• Stated exercise:
Write out each of the items below word for word, omitting the pictures.
━━━━━ Entries shown ━━━━━
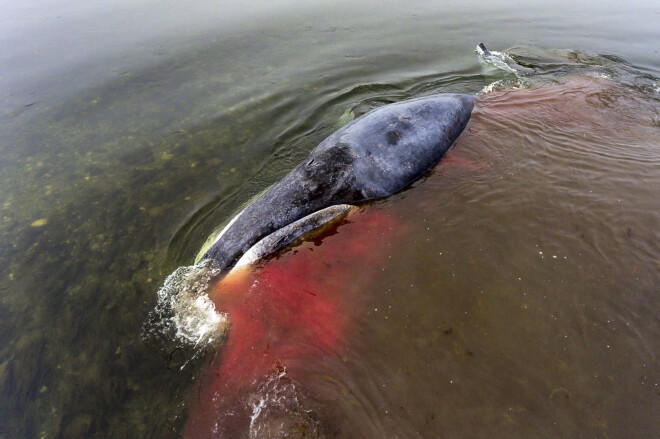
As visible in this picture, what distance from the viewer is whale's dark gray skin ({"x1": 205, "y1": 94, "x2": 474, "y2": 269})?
4.57 metres

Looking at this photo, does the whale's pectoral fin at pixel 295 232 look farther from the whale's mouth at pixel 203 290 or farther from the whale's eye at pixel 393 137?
the whale's eye at pixel 393 137

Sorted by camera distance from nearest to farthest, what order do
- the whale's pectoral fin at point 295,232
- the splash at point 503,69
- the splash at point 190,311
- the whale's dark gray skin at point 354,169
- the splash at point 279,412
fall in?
1. the splash at point 279,412
2. the splash at point 190,311
3. the whale's pectoral fin at point 295,232
4. the whale's dark gray skin at point 354,169
5. the splash at point 503,69

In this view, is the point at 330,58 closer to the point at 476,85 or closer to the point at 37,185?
the point at 476,85

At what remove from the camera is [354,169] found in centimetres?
492

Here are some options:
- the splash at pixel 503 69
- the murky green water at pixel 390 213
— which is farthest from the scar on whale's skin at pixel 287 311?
the splash at pixel 503 69

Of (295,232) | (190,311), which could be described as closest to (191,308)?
(190,311)

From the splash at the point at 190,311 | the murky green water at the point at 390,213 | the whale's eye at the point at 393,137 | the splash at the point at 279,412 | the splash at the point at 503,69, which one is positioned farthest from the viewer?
━━━━━
• Exercise response:
As visible in this picture, what distance from the viewer is whale's dark gray skin ({"x1": 205, "y1": 94, "x2": 474, "y2": 269})?
4.57 metres

Looking at this photo, does the whale's pectoral fin at pixel 295 232 look farther from the whale's mouth at pixel 203 290 or farther from the whale's eye at pixel 393 137?
the whale's eye at pixel 393 137

Sorted by camera distance from nearest to farthest, what order do
- the whale's pectoral fin at point 295,232
- the splash at point 503,69
- the splash at point 190,311
- the whale's dark gray skin at point 354,169
- the splash at point 279,412
fall in?
1. the splash at point 279,412
2. the splash at point 190,311
3. the whale's pectoral fin at point 295,232
4. the whale's dark gray skin at point 354,169
5. the splash at point 503,69

In this view, is the point at 330,58 closer to the point at 476,85 or closer to the point at 37,185?
the point at 476,85

At what remove from the camera is [354,169] found in centimetres?
492

Here are some options:
- the splash at pixel 503 69
- the murky green water at pixel 390 213
— which is farthest from the scar on whale's skin at pixel 287 311?
the splash at pixel 503 69

Of (295,232) | (190,311), which could be described as closest to (191,308)?
(190,311)

From the splash at the point at 190,311 | the murky green water at the point at 390,213 | the whale's eye at the point at 393,137 | the splash at the point at 279,412 | the splash at the point at 503,69, which one is positioned farthest from the viewer?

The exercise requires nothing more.